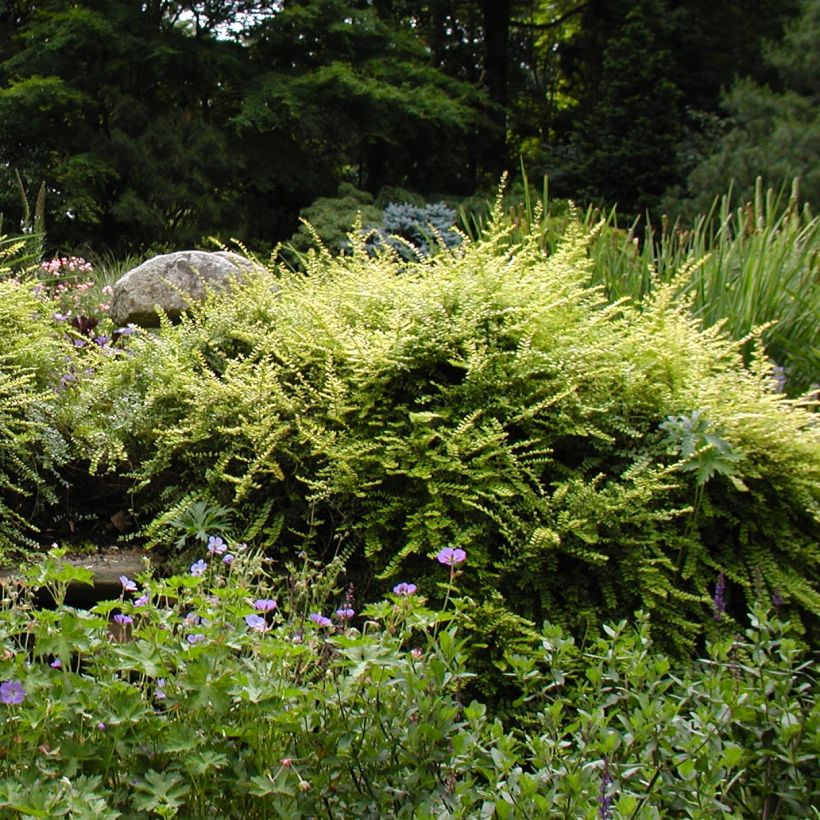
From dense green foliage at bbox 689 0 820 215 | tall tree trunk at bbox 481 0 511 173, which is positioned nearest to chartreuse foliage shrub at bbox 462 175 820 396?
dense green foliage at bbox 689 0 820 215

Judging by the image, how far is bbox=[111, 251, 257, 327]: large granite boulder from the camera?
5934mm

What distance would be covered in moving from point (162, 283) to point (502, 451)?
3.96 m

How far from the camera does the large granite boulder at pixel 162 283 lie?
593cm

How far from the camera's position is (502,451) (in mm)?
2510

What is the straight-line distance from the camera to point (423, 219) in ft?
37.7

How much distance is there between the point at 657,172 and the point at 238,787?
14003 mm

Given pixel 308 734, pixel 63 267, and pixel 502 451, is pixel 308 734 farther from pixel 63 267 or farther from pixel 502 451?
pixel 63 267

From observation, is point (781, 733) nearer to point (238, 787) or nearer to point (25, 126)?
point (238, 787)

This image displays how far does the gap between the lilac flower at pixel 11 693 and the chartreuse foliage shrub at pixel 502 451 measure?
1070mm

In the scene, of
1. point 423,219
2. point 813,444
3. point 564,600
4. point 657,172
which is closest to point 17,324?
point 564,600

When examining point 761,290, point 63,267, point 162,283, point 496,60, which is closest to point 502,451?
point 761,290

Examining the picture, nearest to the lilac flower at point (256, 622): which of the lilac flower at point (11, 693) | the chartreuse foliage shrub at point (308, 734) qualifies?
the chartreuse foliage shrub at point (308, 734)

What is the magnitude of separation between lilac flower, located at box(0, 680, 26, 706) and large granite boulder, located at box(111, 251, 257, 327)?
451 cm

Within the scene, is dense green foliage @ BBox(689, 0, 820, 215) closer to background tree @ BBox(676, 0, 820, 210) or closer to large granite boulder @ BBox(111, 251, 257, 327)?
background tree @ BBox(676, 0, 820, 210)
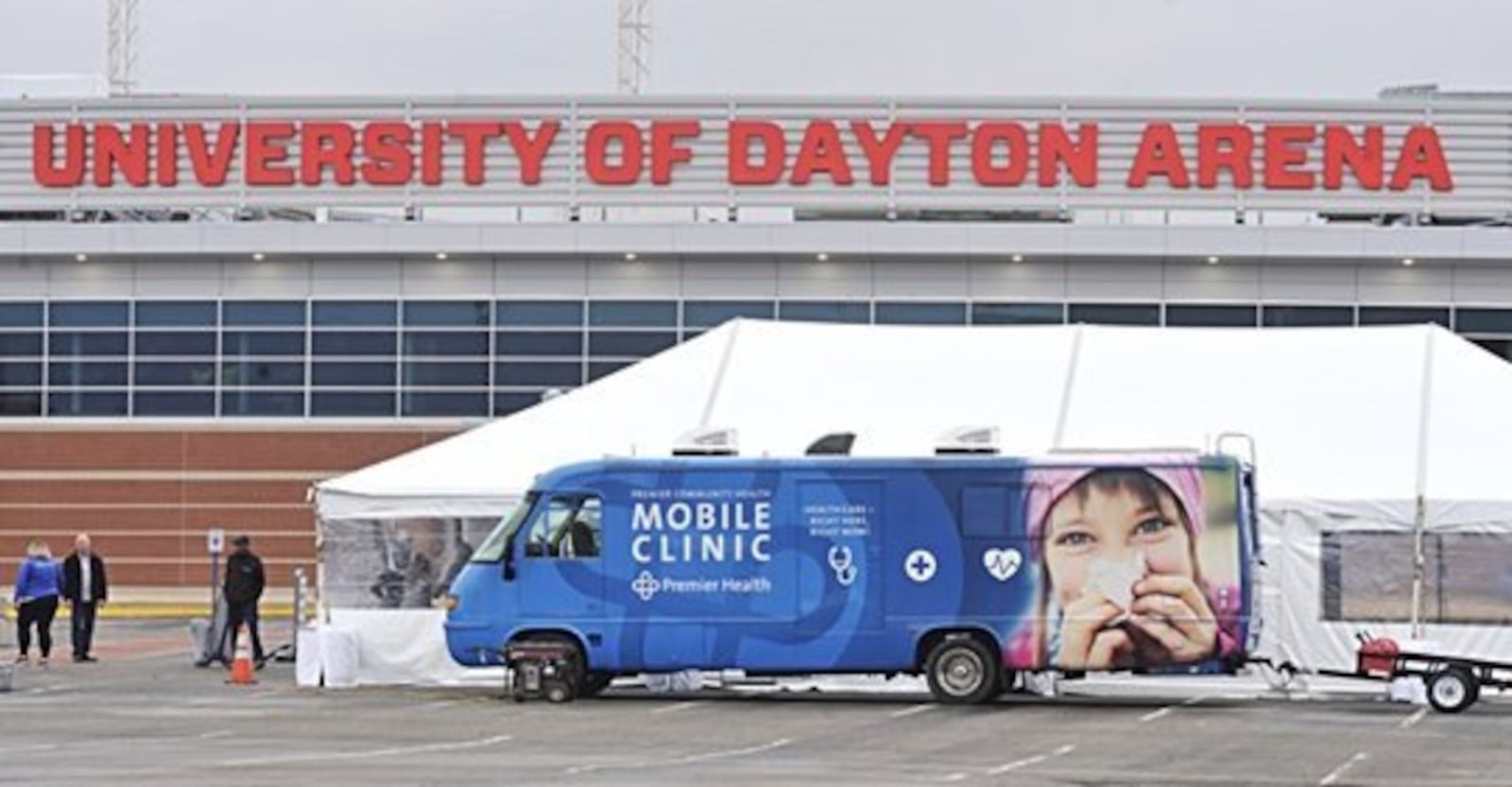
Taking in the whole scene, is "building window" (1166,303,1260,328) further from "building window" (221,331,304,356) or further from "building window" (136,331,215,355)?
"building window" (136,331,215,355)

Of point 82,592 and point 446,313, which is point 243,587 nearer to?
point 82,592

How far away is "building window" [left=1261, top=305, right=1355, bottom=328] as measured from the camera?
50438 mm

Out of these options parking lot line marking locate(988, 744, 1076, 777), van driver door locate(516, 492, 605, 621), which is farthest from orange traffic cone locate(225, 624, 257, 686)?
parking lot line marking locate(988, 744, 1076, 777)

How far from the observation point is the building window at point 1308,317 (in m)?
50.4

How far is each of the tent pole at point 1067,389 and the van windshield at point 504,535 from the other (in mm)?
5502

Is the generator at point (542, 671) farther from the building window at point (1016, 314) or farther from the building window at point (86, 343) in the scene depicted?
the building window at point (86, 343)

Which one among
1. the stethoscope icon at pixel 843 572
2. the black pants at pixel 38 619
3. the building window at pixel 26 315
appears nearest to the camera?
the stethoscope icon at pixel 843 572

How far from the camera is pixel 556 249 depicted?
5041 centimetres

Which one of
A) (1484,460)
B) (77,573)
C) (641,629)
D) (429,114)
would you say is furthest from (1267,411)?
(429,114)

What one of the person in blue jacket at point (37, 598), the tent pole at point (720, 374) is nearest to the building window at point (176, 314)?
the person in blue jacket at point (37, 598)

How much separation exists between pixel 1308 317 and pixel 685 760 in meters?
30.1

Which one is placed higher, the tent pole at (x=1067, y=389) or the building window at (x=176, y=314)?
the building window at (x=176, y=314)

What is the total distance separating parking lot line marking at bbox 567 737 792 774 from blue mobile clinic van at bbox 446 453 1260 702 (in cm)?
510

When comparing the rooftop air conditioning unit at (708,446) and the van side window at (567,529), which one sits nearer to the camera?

# WRITTEN INSTRUCTION
Which lines in the items above contain the word "lilac"? Gather every such line, with case counting.

# WRITTEN ANSWER
This image displays how far does the gap between the lilac flower at pixel 11 693 and the chartreuse foliage shrub at pixel 502 451 measure?
Examining the picture, nearest to the lilac flower at point (256, 622): which of the lilac flower at point (11, 693) | the chartreuse foliage shrub at point (308, 734) qualifies?
What is the magnitude of separation between lilac flower, located at box(0, 680, 26, 706) and large granite boulder, located at box(111, 251, 257, 327)?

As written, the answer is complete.